__Task to carry out__:
Repeat the stretch of entries below from the line with "common name: thomson's gazelle" through the line with "United States, site archbold_FL-37.". Include both ends and add nothing.

__Entries taken from a collection__:
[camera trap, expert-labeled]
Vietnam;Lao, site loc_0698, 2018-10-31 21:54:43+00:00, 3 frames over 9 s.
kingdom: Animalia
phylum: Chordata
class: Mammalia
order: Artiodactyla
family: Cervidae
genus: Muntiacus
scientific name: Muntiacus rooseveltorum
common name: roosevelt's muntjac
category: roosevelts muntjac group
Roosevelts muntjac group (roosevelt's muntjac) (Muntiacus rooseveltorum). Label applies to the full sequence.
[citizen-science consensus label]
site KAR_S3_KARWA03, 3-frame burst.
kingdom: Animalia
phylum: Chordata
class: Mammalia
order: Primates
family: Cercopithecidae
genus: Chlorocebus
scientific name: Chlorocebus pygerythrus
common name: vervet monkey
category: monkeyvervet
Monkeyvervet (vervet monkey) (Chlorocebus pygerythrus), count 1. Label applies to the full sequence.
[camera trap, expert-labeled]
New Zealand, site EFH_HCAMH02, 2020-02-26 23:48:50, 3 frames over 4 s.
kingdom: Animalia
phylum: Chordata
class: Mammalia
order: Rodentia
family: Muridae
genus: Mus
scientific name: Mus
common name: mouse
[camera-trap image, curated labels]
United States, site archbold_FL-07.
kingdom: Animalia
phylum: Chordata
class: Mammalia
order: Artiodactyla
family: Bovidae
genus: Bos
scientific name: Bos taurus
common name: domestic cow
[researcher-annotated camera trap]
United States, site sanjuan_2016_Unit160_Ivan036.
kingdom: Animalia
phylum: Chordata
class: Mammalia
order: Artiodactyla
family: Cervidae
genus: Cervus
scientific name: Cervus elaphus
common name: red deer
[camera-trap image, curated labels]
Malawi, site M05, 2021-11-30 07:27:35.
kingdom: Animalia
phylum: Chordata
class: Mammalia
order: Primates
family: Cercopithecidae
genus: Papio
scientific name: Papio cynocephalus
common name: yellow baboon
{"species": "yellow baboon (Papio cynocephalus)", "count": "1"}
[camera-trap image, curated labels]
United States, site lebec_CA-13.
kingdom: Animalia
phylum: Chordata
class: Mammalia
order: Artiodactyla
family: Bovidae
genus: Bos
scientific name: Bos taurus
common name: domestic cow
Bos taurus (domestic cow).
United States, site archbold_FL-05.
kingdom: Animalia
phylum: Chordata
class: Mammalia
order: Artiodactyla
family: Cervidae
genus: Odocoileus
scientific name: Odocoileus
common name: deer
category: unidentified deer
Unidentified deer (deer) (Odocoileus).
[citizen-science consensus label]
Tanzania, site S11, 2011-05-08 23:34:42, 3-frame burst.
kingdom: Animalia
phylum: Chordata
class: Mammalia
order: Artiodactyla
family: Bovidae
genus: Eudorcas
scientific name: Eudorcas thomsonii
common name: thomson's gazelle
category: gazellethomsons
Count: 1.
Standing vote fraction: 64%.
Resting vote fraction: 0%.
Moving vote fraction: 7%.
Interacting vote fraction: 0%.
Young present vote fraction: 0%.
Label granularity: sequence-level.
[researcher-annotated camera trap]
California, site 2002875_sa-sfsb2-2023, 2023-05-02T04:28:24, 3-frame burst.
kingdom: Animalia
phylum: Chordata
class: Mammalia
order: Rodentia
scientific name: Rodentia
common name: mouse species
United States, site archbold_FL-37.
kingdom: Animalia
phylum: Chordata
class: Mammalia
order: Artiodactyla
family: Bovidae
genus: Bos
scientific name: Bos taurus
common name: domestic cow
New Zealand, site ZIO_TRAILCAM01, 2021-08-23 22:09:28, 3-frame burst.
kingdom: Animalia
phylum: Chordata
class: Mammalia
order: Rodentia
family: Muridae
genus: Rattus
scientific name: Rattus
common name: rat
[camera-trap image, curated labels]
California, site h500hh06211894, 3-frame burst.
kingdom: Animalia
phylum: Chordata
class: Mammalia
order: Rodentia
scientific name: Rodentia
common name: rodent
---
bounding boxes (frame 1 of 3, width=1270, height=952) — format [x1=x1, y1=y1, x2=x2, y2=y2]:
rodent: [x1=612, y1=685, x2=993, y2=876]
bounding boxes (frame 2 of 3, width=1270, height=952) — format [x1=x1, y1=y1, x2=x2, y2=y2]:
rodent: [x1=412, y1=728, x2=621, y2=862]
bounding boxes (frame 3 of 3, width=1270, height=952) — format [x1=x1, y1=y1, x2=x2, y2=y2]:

__Reply to the exercise__:
common name: thomson's gazelle
category: gazellethomsons
Count: 1.
Standing vote fraction: 64%.
Resting vote fraction: 0%.
Moving vote fraction: 7%.
Interacting vote fraction: 0%.
Young present vote fraction: 0%.
Label granularity: sequence-level.
[researcher-annotated camera trap]
California, site 2002875_sa-sfsb2-2023, 2023-05-02T04:28:24, 3-frame burst.
kingdom: Animalia
phylum: Chordata
class: Mammalia
order: Rodentia
scientific name: Rodentia
common name: mouse species
United States, site archbold_FL-37.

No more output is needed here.